## What is needed:
Print the records below exactly, from the line containing "And walled garden." down to the line containing "Especiales Noticias - El", both lines included, and omit every picture.

## Information supplied:

◆ ◆ ◆ ◆ ◆ ◆ ◆

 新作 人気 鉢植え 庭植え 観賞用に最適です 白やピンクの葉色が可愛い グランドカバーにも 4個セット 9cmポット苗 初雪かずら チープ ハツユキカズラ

◆ ◆ ◆ ◆ ◆ ◆ ◆

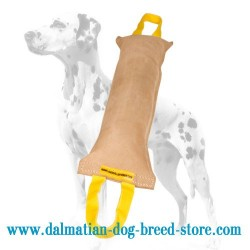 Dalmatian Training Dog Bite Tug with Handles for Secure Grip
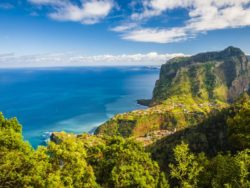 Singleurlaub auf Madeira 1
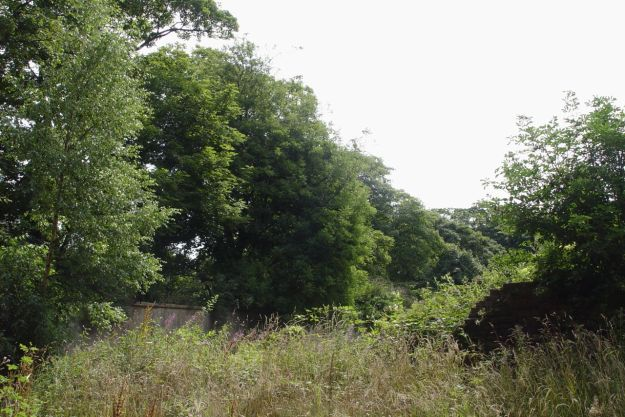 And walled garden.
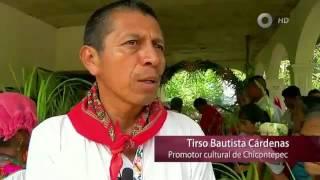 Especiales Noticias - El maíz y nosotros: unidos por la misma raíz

◆ ◆ ◆ ◆ ◆ ◆ ◆

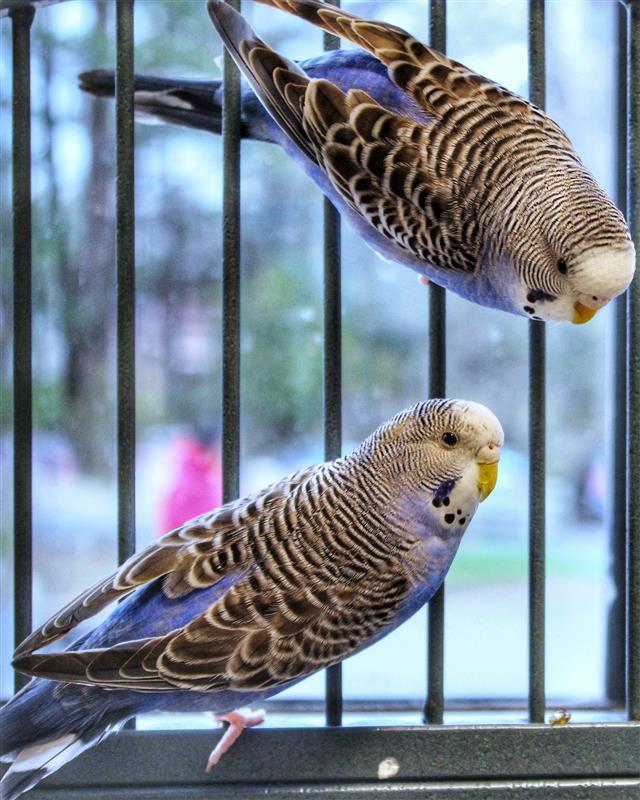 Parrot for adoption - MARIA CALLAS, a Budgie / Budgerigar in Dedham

◆ ◆ ◆ ◆ ◆ ◆ ◆

## Written reply:
 And walled garden.
 Especiales Noticias - El maíz y nosotros: unidos por la misma raíz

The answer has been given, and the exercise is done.